Spatial data with pictures:
──────
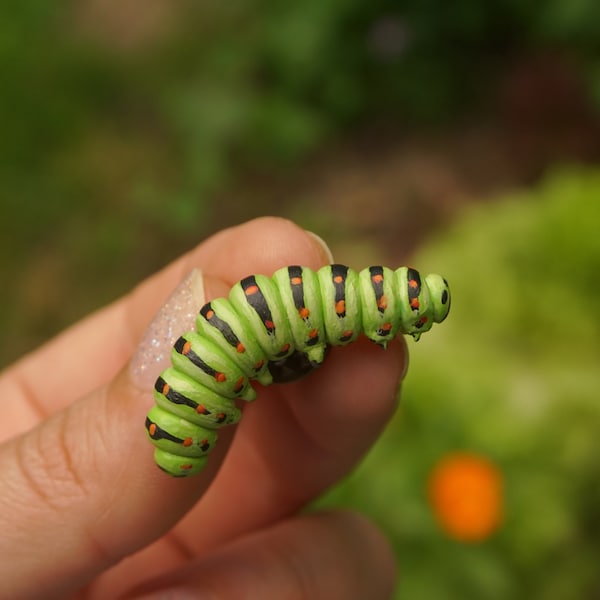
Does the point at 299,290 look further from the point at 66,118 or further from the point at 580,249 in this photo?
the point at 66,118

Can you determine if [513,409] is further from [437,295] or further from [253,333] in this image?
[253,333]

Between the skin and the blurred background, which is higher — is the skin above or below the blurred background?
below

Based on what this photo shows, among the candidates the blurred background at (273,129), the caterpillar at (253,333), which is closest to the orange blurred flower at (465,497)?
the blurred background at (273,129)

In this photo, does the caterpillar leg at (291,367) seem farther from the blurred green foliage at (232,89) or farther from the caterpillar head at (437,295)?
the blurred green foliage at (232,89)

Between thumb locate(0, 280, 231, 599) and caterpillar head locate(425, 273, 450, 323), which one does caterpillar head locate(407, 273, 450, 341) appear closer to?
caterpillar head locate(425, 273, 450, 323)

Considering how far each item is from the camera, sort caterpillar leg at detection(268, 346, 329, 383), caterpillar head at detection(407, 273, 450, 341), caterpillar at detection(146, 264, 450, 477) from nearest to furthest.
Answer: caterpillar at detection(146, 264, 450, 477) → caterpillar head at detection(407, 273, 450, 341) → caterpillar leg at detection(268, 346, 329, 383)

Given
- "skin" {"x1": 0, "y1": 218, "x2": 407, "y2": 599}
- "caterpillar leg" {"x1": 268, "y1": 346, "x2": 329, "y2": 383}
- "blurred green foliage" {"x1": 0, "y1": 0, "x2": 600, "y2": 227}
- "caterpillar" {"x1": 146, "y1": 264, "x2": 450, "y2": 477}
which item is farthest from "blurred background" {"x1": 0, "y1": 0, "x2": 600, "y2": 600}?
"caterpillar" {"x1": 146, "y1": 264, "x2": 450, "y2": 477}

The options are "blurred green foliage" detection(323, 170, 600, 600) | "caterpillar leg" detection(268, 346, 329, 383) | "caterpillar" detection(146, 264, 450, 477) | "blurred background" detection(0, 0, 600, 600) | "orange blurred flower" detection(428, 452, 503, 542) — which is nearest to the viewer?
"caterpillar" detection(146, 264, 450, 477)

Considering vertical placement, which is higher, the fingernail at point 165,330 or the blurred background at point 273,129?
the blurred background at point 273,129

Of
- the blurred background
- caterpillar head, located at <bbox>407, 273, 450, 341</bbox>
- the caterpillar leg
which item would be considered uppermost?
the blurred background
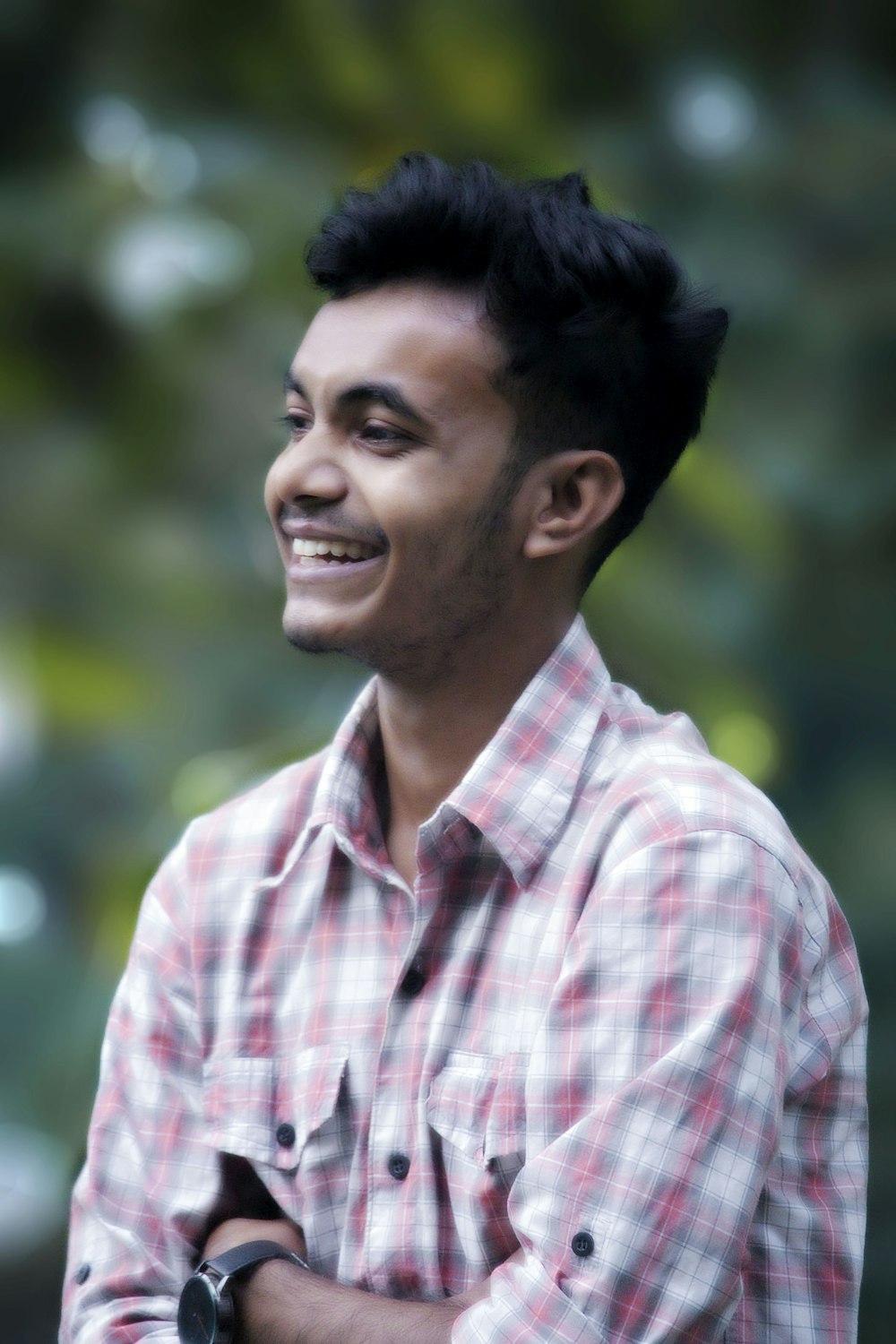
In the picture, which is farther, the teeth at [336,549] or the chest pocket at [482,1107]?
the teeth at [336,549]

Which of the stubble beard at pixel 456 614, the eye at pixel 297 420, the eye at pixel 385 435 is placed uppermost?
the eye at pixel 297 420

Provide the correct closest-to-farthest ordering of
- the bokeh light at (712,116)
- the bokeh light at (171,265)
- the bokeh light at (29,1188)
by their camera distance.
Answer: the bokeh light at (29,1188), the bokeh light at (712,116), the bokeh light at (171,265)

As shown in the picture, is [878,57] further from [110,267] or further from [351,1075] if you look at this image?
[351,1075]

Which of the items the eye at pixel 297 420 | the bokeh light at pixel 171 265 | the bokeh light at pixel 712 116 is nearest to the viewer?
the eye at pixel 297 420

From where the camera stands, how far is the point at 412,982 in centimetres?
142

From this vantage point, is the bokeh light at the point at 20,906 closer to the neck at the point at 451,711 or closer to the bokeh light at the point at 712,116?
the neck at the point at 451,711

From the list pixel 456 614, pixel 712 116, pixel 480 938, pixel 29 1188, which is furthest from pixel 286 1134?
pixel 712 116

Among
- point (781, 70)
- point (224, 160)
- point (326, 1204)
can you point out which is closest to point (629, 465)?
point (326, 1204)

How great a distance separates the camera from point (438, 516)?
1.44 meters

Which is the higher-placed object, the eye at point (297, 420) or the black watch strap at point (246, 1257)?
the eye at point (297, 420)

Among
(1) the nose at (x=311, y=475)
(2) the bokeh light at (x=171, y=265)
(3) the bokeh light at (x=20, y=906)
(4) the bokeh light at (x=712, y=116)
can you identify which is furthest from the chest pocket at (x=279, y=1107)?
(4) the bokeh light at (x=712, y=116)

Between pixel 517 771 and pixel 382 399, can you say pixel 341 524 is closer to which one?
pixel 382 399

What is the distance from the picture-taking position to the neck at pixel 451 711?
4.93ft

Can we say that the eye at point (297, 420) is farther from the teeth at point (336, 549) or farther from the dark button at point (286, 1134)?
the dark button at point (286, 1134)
──────
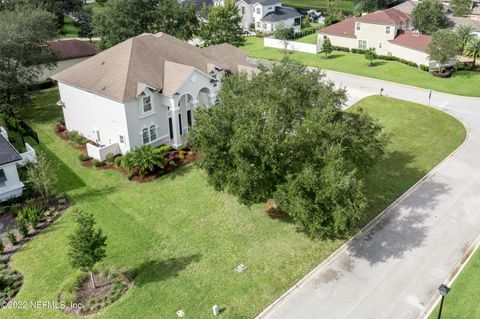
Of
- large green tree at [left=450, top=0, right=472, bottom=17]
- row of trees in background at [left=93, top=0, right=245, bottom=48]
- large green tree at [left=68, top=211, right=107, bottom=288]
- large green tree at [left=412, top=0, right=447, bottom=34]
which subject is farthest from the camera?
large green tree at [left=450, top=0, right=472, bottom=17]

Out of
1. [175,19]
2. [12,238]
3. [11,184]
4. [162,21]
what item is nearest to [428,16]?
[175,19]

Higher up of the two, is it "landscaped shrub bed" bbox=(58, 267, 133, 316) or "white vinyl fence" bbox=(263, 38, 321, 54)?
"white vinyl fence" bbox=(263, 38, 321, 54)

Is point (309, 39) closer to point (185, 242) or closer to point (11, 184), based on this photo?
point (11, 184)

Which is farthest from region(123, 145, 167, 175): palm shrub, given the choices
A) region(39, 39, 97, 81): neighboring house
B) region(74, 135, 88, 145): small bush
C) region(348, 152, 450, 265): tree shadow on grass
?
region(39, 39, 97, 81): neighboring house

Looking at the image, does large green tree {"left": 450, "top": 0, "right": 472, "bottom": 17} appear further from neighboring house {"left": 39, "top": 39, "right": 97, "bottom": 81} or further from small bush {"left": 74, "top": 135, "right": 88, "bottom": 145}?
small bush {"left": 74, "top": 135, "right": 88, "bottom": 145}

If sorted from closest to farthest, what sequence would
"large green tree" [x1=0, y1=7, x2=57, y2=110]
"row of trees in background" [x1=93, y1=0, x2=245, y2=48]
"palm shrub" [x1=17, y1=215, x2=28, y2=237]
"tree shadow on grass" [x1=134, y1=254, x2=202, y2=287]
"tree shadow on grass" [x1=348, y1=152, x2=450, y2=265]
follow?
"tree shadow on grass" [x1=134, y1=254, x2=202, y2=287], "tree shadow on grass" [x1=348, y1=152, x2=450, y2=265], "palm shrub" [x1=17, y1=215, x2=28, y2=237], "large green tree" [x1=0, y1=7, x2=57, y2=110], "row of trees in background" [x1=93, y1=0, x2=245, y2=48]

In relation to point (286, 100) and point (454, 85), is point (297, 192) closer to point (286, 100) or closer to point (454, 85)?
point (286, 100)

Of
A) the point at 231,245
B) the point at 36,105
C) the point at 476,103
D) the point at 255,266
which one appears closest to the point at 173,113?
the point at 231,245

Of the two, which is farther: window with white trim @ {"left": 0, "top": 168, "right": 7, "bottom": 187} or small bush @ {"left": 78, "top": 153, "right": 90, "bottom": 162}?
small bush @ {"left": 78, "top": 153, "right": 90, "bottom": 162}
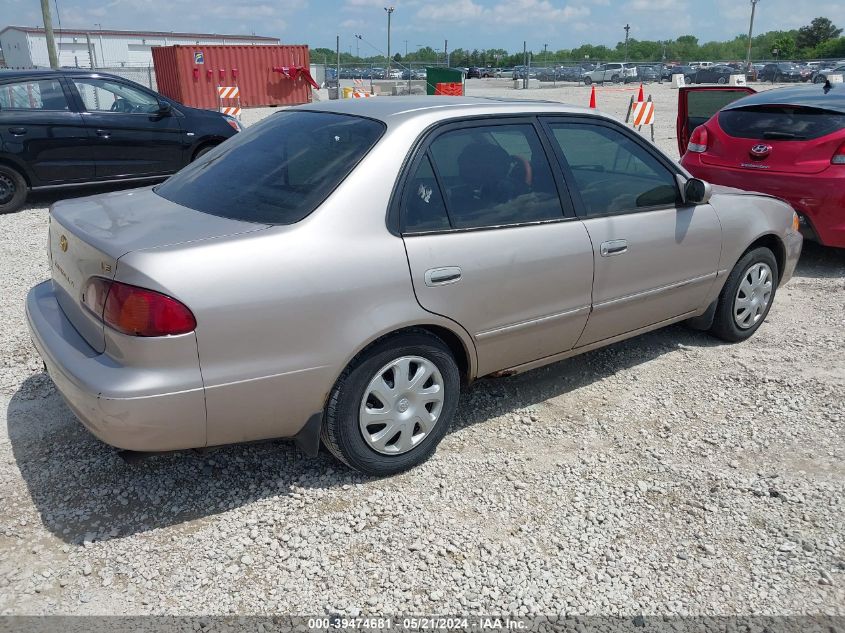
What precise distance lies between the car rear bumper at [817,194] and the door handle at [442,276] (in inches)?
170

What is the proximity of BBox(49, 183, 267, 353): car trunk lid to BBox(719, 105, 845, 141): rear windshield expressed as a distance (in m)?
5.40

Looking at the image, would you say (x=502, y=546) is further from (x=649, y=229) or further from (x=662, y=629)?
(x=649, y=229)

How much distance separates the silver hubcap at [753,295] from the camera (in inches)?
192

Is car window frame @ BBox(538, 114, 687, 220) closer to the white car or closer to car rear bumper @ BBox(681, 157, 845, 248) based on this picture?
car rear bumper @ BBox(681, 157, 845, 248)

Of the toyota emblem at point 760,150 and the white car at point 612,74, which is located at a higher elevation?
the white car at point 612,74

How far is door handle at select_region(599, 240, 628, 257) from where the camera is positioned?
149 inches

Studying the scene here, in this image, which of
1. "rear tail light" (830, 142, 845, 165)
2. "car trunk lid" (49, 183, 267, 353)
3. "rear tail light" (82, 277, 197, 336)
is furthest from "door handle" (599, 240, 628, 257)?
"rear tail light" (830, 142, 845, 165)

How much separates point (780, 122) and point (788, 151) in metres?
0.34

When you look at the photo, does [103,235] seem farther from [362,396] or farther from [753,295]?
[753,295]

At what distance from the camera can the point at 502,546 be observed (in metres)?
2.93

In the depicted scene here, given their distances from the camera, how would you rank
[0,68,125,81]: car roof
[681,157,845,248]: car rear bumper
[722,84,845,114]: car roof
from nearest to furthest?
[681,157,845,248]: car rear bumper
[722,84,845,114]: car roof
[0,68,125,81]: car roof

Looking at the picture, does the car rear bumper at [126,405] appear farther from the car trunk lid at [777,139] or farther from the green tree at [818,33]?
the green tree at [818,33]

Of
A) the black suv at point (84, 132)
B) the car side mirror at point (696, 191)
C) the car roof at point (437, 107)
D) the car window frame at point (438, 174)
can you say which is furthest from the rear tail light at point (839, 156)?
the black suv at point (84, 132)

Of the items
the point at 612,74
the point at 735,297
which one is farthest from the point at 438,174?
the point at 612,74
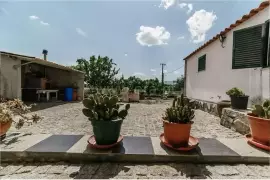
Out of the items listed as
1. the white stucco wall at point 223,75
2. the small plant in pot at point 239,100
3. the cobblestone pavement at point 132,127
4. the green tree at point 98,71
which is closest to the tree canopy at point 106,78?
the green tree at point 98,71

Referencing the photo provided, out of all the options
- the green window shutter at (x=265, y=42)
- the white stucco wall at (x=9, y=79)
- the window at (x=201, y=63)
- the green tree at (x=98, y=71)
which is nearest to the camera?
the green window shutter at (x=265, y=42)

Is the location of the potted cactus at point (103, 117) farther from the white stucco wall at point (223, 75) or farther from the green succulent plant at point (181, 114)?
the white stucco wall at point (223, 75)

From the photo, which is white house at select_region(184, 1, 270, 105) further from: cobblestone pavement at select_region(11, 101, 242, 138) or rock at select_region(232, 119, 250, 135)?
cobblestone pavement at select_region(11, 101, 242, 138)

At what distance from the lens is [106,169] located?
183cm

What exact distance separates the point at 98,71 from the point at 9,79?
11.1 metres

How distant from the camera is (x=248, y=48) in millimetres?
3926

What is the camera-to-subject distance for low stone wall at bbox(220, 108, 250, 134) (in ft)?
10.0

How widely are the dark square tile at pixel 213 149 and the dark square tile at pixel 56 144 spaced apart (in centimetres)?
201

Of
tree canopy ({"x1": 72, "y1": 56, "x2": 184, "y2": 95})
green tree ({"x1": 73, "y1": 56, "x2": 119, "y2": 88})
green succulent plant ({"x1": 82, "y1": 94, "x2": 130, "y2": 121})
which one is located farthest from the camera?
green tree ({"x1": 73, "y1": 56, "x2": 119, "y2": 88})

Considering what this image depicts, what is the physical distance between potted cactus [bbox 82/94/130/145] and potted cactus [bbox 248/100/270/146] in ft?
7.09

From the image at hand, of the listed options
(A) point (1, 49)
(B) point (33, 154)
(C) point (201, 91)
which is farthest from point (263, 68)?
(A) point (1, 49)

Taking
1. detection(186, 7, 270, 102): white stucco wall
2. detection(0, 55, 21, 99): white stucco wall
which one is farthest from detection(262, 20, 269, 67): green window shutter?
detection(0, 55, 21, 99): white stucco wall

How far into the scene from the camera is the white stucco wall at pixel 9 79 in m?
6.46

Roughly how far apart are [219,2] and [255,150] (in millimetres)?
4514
──────
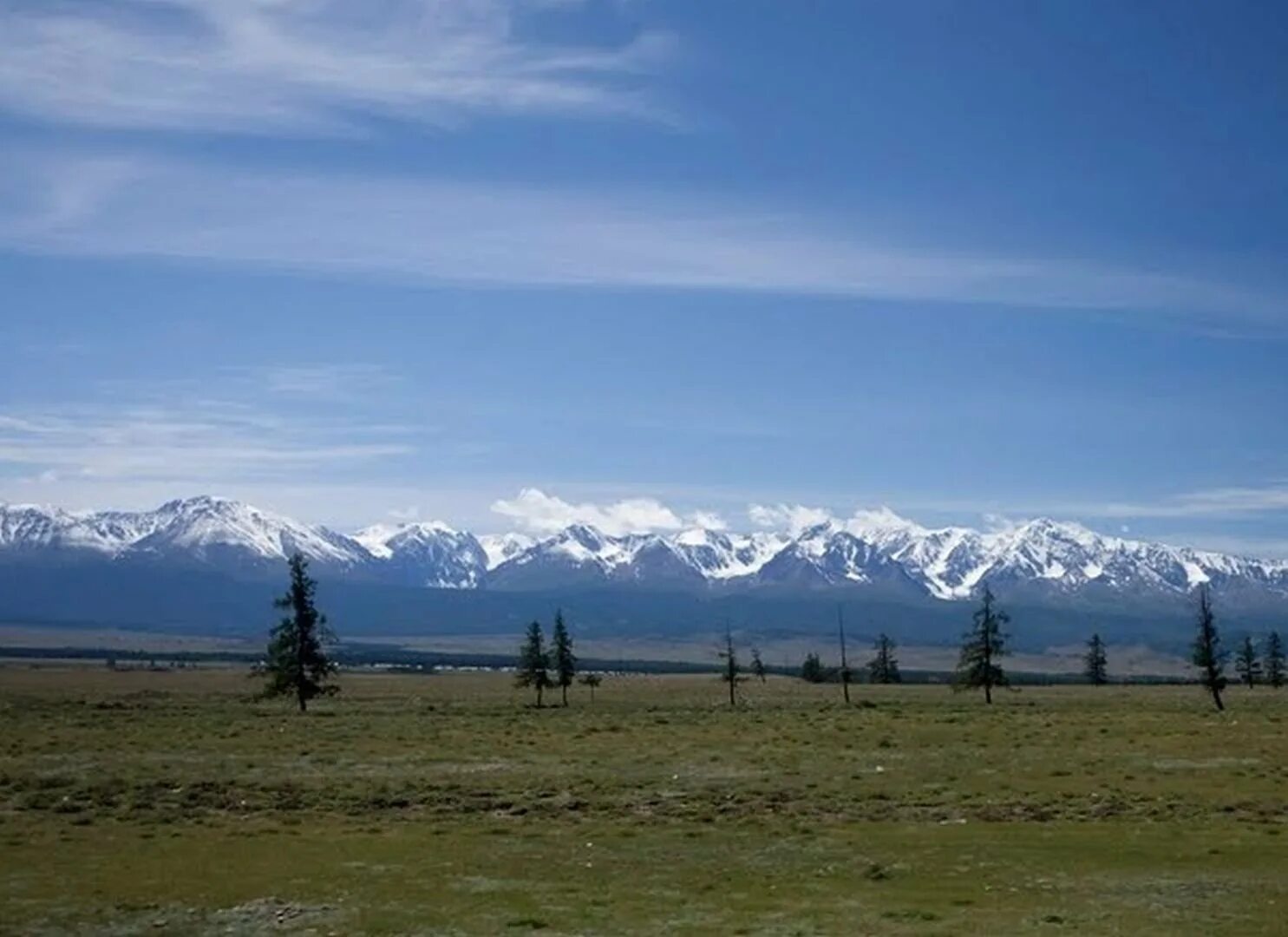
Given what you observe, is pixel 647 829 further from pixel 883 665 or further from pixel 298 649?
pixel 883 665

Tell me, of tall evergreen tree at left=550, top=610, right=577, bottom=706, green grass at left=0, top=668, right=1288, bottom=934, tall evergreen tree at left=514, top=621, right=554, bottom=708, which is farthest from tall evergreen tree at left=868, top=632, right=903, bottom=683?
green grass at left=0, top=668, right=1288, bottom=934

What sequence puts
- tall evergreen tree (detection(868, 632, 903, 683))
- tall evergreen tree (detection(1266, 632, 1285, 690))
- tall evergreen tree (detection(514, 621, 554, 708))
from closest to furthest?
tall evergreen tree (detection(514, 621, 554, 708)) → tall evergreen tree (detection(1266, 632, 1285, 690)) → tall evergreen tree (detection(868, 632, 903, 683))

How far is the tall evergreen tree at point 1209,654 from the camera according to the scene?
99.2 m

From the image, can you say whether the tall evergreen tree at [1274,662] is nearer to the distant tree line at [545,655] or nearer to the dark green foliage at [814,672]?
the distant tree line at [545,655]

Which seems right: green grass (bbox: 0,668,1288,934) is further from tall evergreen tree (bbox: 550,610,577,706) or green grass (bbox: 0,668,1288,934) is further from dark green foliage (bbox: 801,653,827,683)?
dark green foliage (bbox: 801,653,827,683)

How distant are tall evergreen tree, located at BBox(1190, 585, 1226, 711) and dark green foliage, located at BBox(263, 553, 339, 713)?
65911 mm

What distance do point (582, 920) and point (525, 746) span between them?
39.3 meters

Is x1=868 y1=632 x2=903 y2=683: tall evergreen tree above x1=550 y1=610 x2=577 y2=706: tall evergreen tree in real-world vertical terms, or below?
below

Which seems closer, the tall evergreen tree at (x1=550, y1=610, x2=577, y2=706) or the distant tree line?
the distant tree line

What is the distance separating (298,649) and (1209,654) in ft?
──────
■ **What you need to do**:
Report each line of the material above that contains the word "listed".

■ **Finished answer**:
Out of the items listed as
From the image at hand, of the listed options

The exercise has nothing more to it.